Update Ambito Financiero

Fixes #1796370 [Updated recipe for Ambito financiero](https://bugs.launchpad.net/calibre/+bug/1796370)
2025-08-30 23:00:21 -04:00 · 2018-10-05 23:08:05 +05:30 · 2018-10-05 23:08:05 +05:30 · df1da44cb8
commit df1da44cb8
parent b413b8c40b
1 changed files with 53 additions and 13 deletions
--- a/recipes/ambito_financiero.recipe
+++ b/recipes/ambito_financiero.recipe
@ -5,7 +5,7 @@
 __license__ = 'GPL v3'
 __copyright__ = '2011 - 2018, Darko Miletic <darko.miletic at gmail.com>'
 '''
-ambito.com/diario
+http://www.ambito.com/diario/
 '''

 import time
@ -14,6 +14,7 @@ import re
 from calibre import strftime
 from calibre.web.feeds.news import BasicNewsRecipe
 from calibre.ebooks.BeautifulSoup import BeautifulSoup
+from calibre.ptempfile import PersistentTemporaryFile


 class Ambito_Financiero(BasicNewsRecipe):
@ -28,15 +29,22 @@ class Ambito_Financiero(BasicNewsRecipe):
    needs_subscription = True
    use_embedded_content = False
    language = 'es_AR'
+    fetch_retries = 10
    delay = 1
    session_id = None
+    timeout                = 8
+    ignore_duplicate_articles = {'url'}
+    articles_are_obfuscated = True
+    temp_files              = []
    PREFIX = 'http://www.ambito.com'
    PREFIXDIARIO = PREFIX + '/diario'
    INDEX = PREFIX + '/diario/index.asp'
    LOGIN = PREFIX + '/login/login_cabezal.asp'
    extra_css = """
-                               body{font-family: Roboto,sans-serif}
-                           """
+                    body{font-family: Roboto, sans-serif;}
+                    .titulo-noticia{font-family: "Roboto Condensed", sans-serif;}
+                    .dia{font-family: "Roboto Condensed", sans-serif; font-size: small;}
+                """

    conversion_options = {
        'comment': description,
@ -50,7 +58,7 @@ class Ambito_Financiero(BasicNewsRecipe):
        dict(name='span', attrs={'class': lambda x: x and 'dia' in x.split()}),
        dict(attrs={'class': lambda x: x and 'titulo-noticia' in x.split()}),
        dict(attrs={'class': lambda x: x and 'foto-perfil-columnista' in x.split()}),
-        dict(attrs={'class': lambda x: x and 'despliegue-noticia' in x.split()})
+        dict(attrs={'class': lambda x: x and 'despliegue-noticia' in x.split()}),
    ]
    remove_tags = [dict(name=['object', 'link', 'embed', 'iframe', 'meta', 'link'])]

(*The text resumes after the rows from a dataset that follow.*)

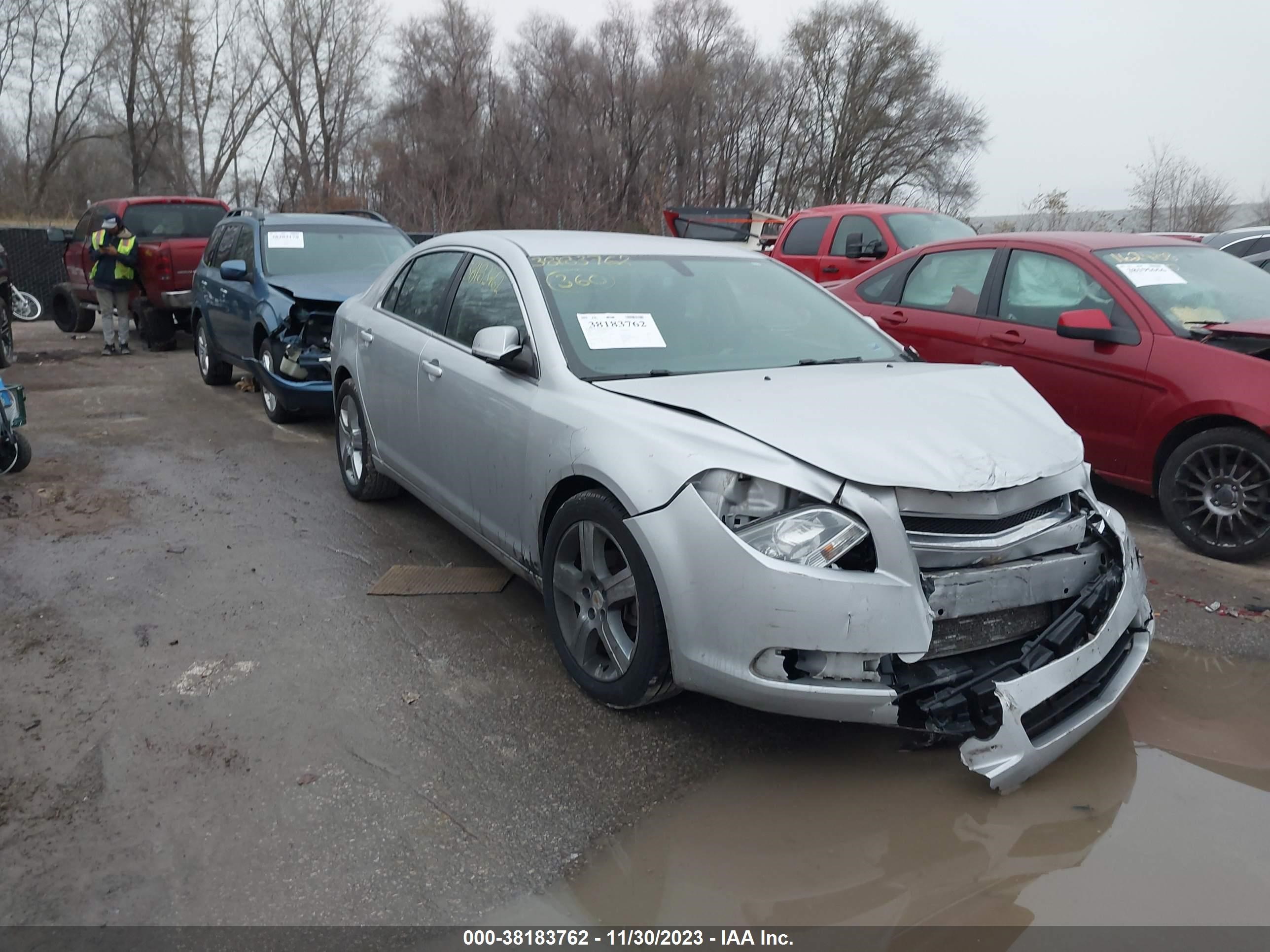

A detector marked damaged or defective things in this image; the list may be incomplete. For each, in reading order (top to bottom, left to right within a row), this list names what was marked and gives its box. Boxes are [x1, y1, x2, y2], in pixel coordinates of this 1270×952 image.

damaged front end [245, 298, 338, 413]
crumpled hood [269, 269, 378, 306]
crumpled hood [594, 360, 1082, 492]
broken front bumper [625, 485, 1153, 792]
detached bumper piece [894, 571, 1123, 741]
damaged front end [889, 487, 1158, 792]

@ -58,13 +66,14 @@ class Ambito_Financiero(BasicNewsRecipe):
        br = BasicNewsRecipe.get_browser(self)
        br.open(self.INDEX)
        if self.username is not None and self.password is not None:
-            data = urllib.urlencode({
+            postdata = urllib.urlencode({
                'txtUser': self.username,
                'txtPassword': self.password
            })
            response = br.open(
                'http://www.ambito.com/diario/no-cache/login/x_login_cabezal.asp',
-                data
+                data=postdata,
+                timeout=self.timeout
            )
            sessiondata = response.read()
            prog = re.compile(
@ -73,6 +82,9 @@ class Ambito_Financiero(BasicNewsRecipe):
            m = prog.match(sessiondata)
            if m:
                self.session_id = m.group('session_id')
+        # br.set_debug_http(True)
+        # br.set_debug_responses(True)
+        # br.set_debug_redirects(True)
        return br

    def parse_index(self):
@ -96,14 +108,16 @@ class Ambito_Financiero(BasicNewsRecipe):

    def preprocess_raw_html(self, raw_html, url):
        if self.session_id:
-            l, s, r = url.rpartition('/')
-            artid, s1, r1 = r.partition('-')
-            data = urllib.urlencode({'id': artid, 'id_session': self.session_id})
+            l, s, r = url.rpartition('.html')
+            o, s1, artid = l.rpartition('_')
+            postdata = urllib.urlencode({'id': artid, 'id_session': self.session_id})
            response = self.browser.open(
-                'http://data.ambito.com/diario/cuerpo_noticia.asp', data
+                'http://data.ambito.com/diario/cuerpo_noticia.asp',
+                data=postdata,
+                timeout=self.timeout
            )
            soup = BeautifulSoup(raw_html)
-            p = soup.find('p', id="cuerpo_noticia")
+            p = soup.find(id="cuerpo_noticia")
            if p:
                smallsoup = BeautifulSoup(response.read())
                cfind = smallsoup.find('div', id="contenido_data")
@ -114,8 +128,34 @@ class Ambito_Financiero(BasicNewsRecipe):

    def cleanup(self):
        if self.session_id is not None:
-            data = urllib.urlencode({'session_id': self.session_id})
+            postdata = urllib.urlencode({'session_id': self.session_id})
            self.browser.open(
-                'http://www.ambito.com/diario/no-cache/login/x_logout.asp', data
+                'http://www.ambito.com/diario/no-cache/login/x_logout.asp', data=postdata, timeout=self.timeout
            )
            self.session_id = None
+
+    def get_obfuscated_article(self, url):
+        result = None
+        count = 0
+        while (count < self.fetch_retries):
+            try:
+                response = self.browser.open(url, timeout=self.timeout)
+                html = response.read()
+                count = self.fetch_retries
+                l, s, r = url.rpartition('/')
+                artid, s1, r1 = r.partition('-')
+                tfile = PersistentTemporaryFile('_' + artid + '.html')
+                tfile.write(html)
+                tfile.close()
+                self.temp_files.append(tfile)
+                result = tfile.name
+            except:
+                print "Retrying download..."
+            count += 1
+        return result
+
+    def image_url_processor(self, baseurl, url):
+        result = url
+        if url.startswith('/'):
+            result = self.PREFIX + url
+        return result